After what felt like decades, Kyle and Emmett got the site in a functional state and the broadcast proceeded, late by 25 minutes or so. In retrospect, not the end of the world. Hollywood Records lost all faith in us and did the rest of their promotional broadcasts on Ustream. Eventually, we got better at scaling.
Any founder of a social site on the Internet knows that there exists a constant baseline traffic from perverted degenerates looking for filth. On Justin.tv, this manifested itself as a constant stream of (presumably) men going into the chatrooms of any channel that had a woman on camera and saying things spanning from the very awkward (“show feet”) to the outright horrible. We had built moderation tools to allow broadcasters to ban the trolls from chat, but, like terrorists, they kept finding ways in: creating new accounts, using new IP addresses, and figuring out ways to access the site despite our best efforts.

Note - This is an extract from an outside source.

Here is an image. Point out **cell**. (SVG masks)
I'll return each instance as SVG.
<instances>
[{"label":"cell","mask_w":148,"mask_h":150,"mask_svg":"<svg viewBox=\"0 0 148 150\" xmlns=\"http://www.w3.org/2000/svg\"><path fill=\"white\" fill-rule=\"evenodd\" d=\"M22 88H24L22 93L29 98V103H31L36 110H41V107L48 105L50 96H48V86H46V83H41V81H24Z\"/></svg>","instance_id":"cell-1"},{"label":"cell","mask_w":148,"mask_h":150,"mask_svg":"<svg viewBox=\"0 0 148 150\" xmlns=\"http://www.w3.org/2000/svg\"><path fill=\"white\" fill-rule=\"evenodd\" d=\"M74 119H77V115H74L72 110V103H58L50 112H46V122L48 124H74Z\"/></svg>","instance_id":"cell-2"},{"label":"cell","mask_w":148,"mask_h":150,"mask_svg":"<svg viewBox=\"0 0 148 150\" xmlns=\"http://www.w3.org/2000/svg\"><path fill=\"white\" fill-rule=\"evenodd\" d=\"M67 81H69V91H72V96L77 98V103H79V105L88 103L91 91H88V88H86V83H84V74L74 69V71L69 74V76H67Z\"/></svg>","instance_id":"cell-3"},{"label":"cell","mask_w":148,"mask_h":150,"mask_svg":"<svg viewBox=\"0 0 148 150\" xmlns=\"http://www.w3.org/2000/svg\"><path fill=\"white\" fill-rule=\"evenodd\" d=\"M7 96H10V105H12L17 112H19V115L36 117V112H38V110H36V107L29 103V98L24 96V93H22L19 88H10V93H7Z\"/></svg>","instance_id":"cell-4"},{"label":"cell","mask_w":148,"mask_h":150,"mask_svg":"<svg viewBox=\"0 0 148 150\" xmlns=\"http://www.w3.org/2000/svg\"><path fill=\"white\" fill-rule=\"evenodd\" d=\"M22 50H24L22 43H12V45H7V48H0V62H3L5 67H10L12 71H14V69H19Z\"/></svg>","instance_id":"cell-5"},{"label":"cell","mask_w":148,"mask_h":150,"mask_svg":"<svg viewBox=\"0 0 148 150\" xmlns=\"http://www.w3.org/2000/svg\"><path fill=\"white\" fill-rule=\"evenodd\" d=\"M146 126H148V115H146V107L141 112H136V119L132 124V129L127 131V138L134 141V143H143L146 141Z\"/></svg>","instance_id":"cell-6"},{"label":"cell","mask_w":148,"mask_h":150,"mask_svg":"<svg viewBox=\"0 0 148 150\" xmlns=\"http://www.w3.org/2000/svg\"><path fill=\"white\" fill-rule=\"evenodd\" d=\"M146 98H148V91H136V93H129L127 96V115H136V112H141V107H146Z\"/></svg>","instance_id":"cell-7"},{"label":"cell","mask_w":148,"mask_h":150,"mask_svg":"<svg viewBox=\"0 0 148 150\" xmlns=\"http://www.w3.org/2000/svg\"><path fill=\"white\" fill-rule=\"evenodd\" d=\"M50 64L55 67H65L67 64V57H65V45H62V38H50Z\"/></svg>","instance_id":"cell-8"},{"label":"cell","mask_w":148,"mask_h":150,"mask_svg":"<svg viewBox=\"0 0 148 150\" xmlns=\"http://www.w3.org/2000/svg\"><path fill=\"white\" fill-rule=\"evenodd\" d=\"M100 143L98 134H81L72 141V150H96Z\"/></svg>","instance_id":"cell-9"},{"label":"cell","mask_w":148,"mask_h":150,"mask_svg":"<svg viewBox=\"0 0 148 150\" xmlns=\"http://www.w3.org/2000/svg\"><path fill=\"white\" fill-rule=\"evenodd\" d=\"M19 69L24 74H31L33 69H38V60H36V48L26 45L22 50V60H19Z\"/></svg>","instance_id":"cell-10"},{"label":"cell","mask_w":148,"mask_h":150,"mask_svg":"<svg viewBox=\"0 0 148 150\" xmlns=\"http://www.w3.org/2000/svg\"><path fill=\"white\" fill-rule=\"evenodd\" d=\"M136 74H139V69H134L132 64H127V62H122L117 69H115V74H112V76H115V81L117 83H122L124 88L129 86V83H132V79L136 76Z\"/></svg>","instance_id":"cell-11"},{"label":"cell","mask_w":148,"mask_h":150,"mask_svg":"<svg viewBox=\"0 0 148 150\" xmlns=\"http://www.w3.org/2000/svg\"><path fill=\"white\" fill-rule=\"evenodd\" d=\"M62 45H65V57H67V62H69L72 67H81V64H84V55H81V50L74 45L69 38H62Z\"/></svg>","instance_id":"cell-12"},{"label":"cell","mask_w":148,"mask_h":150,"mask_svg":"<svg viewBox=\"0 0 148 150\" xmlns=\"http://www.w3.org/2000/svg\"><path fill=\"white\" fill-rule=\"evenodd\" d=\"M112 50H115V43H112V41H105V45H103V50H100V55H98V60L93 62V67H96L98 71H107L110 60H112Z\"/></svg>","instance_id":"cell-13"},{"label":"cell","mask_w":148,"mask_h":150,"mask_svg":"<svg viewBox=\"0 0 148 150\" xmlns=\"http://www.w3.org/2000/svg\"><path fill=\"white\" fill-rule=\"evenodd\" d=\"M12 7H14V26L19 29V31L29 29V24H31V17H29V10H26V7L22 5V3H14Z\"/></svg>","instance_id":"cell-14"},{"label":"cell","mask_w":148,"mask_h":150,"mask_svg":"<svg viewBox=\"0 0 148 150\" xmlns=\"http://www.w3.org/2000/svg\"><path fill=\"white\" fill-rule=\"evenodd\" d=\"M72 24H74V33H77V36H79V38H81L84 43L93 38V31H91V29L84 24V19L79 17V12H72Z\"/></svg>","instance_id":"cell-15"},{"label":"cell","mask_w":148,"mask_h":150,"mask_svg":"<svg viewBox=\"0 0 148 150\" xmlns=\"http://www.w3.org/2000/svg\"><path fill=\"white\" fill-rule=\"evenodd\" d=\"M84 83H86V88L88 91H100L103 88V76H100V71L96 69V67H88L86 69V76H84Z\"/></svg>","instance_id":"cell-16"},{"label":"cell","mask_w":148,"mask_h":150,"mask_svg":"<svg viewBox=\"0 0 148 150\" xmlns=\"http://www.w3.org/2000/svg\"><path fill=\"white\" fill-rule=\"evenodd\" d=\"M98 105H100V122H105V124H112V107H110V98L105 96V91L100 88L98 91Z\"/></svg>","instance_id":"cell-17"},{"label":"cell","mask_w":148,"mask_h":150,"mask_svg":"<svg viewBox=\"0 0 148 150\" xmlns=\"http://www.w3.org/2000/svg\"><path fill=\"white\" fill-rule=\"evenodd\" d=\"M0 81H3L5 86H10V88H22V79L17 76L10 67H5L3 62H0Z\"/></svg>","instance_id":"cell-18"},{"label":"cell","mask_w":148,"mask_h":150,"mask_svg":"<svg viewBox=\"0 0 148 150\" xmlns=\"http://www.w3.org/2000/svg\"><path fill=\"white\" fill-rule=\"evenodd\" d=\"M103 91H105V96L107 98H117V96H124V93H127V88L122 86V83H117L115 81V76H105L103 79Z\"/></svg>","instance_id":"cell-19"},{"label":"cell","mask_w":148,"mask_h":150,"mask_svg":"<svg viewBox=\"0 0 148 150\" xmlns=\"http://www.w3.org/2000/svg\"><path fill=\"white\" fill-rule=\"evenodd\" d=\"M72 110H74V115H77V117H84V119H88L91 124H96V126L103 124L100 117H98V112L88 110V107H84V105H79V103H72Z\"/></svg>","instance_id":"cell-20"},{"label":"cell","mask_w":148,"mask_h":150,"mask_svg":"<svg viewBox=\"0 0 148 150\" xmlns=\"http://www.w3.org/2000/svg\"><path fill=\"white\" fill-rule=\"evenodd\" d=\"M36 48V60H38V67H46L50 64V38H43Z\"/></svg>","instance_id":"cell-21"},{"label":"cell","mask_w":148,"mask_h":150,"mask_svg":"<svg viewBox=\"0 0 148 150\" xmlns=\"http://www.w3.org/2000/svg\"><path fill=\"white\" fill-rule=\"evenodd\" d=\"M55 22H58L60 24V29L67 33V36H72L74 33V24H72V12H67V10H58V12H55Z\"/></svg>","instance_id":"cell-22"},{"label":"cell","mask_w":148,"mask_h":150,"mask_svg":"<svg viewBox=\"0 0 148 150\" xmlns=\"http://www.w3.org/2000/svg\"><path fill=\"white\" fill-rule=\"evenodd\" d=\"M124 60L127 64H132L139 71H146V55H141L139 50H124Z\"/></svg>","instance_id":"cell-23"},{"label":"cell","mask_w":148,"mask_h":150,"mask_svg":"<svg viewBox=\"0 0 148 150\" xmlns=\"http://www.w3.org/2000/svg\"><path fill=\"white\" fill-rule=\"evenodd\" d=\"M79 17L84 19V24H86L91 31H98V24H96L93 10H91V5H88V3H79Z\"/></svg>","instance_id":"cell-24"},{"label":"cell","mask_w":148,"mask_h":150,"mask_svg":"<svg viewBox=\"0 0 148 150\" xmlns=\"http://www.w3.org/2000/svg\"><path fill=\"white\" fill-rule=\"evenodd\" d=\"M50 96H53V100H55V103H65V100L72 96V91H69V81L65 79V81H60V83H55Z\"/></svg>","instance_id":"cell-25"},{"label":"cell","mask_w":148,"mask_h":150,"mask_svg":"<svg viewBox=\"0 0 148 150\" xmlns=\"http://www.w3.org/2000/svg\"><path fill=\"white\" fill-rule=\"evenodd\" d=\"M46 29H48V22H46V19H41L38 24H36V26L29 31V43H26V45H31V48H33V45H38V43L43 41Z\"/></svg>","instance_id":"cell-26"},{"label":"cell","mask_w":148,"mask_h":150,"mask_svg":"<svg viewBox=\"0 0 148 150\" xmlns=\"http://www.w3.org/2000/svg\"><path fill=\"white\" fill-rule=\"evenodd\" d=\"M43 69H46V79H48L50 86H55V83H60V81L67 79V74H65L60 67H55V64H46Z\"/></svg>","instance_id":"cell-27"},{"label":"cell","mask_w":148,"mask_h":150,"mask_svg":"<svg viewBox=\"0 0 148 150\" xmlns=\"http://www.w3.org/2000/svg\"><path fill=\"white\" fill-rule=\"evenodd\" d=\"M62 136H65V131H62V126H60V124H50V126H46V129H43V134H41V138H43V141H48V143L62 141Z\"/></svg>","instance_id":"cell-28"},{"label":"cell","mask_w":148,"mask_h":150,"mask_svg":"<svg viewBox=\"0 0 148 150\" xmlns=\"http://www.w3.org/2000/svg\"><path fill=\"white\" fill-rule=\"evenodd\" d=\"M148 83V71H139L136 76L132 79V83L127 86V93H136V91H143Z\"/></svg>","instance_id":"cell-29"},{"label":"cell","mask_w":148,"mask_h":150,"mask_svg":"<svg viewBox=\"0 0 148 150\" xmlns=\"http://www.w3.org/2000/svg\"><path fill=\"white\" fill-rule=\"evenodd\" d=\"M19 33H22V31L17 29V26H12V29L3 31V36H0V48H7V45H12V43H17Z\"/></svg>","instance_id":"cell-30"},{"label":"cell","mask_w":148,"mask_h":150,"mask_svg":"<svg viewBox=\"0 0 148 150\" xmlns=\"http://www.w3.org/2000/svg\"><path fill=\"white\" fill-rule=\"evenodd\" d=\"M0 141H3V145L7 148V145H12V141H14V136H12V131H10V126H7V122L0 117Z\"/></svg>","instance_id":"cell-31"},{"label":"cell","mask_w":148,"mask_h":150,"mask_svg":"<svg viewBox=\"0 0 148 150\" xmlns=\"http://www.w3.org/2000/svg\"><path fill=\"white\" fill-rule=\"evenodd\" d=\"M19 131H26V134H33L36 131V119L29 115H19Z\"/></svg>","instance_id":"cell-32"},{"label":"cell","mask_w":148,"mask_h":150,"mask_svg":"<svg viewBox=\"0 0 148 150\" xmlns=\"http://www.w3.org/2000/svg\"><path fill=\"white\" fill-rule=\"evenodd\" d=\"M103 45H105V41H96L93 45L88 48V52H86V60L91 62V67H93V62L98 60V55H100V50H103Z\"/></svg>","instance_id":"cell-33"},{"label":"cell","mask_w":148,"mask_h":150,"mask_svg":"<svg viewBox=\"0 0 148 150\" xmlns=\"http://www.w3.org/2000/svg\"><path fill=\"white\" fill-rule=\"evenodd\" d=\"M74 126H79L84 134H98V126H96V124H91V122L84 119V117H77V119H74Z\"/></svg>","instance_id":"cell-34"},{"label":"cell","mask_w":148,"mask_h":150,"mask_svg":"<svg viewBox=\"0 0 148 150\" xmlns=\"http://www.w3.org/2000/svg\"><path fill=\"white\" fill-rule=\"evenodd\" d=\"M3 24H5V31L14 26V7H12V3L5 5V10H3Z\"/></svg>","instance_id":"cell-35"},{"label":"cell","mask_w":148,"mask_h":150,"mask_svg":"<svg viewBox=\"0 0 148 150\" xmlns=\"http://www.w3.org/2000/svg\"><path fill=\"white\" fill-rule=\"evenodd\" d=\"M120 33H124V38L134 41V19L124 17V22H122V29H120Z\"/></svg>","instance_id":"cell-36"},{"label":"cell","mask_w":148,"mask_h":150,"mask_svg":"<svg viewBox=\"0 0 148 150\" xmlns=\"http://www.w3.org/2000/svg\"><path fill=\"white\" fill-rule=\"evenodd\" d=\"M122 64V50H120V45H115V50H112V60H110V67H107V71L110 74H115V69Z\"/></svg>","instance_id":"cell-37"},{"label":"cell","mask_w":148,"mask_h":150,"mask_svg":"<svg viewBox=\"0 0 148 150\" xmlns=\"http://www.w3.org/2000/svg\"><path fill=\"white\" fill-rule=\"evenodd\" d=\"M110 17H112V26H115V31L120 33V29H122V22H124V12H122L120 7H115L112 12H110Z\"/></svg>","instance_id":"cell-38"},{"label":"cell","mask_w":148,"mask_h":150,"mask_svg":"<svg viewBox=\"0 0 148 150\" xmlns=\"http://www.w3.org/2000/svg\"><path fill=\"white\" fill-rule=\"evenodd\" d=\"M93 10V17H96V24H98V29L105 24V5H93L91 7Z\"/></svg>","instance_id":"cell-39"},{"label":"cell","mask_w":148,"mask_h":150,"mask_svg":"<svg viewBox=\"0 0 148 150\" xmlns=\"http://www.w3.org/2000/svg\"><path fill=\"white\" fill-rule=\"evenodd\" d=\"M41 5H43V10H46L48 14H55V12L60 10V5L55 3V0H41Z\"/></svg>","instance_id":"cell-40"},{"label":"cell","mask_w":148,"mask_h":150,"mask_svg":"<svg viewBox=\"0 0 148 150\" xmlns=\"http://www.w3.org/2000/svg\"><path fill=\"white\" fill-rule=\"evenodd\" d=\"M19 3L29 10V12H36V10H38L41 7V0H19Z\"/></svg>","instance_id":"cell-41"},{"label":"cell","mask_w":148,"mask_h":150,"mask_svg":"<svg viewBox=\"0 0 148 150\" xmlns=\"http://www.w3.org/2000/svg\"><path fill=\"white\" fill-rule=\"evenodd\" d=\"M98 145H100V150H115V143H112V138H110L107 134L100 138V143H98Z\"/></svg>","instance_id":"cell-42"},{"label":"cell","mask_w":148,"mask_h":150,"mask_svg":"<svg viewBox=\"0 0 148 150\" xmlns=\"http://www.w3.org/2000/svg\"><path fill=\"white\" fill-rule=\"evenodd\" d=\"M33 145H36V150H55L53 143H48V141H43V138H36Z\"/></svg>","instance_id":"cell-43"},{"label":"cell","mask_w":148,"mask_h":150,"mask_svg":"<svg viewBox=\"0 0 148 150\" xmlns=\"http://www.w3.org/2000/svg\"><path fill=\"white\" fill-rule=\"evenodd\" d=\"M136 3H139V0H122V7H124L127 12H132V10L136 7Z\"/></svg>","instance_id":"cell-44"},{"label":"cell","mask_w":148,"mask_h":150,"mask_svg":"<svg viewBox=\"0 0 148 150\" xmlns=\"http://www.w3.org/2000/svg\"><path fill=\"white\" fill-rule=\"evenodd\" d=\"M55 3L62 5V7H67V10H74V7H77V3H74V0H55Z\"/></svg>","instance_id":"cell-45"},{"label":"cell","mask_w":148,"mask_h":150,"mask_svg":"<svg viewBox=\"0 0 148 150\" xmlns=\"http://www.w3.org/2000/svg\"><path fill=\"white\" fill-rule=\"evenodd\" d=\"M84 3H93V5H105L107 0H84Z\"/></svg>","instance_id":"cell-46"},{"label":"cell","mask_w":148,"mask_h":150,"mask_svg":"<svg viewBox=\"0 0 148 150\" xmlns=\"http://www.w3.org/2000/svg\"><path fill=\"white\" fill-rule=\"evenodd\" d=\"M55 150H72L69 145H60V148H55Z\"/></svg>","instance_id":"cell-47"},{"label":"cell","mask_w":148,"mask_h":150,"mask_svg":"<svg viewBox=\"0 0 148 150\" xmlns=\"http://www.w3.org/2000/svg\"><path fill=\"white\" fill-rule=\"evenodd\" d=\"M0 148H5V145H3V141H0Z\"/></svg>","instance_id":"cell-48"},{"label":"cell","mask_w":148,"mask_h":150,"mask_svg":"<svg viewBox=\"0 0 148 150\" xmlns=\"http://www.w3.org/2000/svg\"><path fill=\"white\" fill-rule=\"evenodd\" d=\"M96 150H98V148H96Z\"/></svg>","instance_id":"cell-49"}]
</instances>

This behavior didn’t just extend to chat. In fact, you could bet that pretty much any text field that allowed user entry would be filled with sex-related terms. Our on-site search was no different; several of the top search terms were “porn”, “sex”, etc.
One day I had what I thought was a brilliant idea. Our community moderation tools had been very effective in taking down any x-rated content from the site, and yet, people were still searching for it. Why shouldn’t we just auto-redirect any searching a porn-related query to a cam girl site? We would kill two birds with one stone: the user would get content they wanted (or at least be closer to it), and we would get them off Justin.tv.
As an afterthought: it turns out that because they monetize users so well, cam sites have hefty affiliate fees. Why not stick an affiliate code in our redirect and see if we made any money off them?
The search redirect was easy to build, and we implemented it and then promptly forgot about it. Until, almost a year later, an email from Jason Kincaid of TechCrunch came in, asking for a comment on how we were making money from redirecting users to a porn site.
Michael and I (the founders in charge of the “business” side of the company at the time) didn’t know how to respond. Morally, we thought we were in the right, but realized the optics of anything that sounds like “making money off of porn” sounds bad. We emailed Jason asking for a couple hours to respond. In the meanwhile, we pulled the redirect off the site.
Of course, he hit publish thirty minutes later, before we could come up with anything intelligent to say about it.
What I learned: if you’ve done something you think the public is going to react badly to, you can’t delay it, hide from it, or ignore it. You have to address it head on and take your beating. Always take your beating.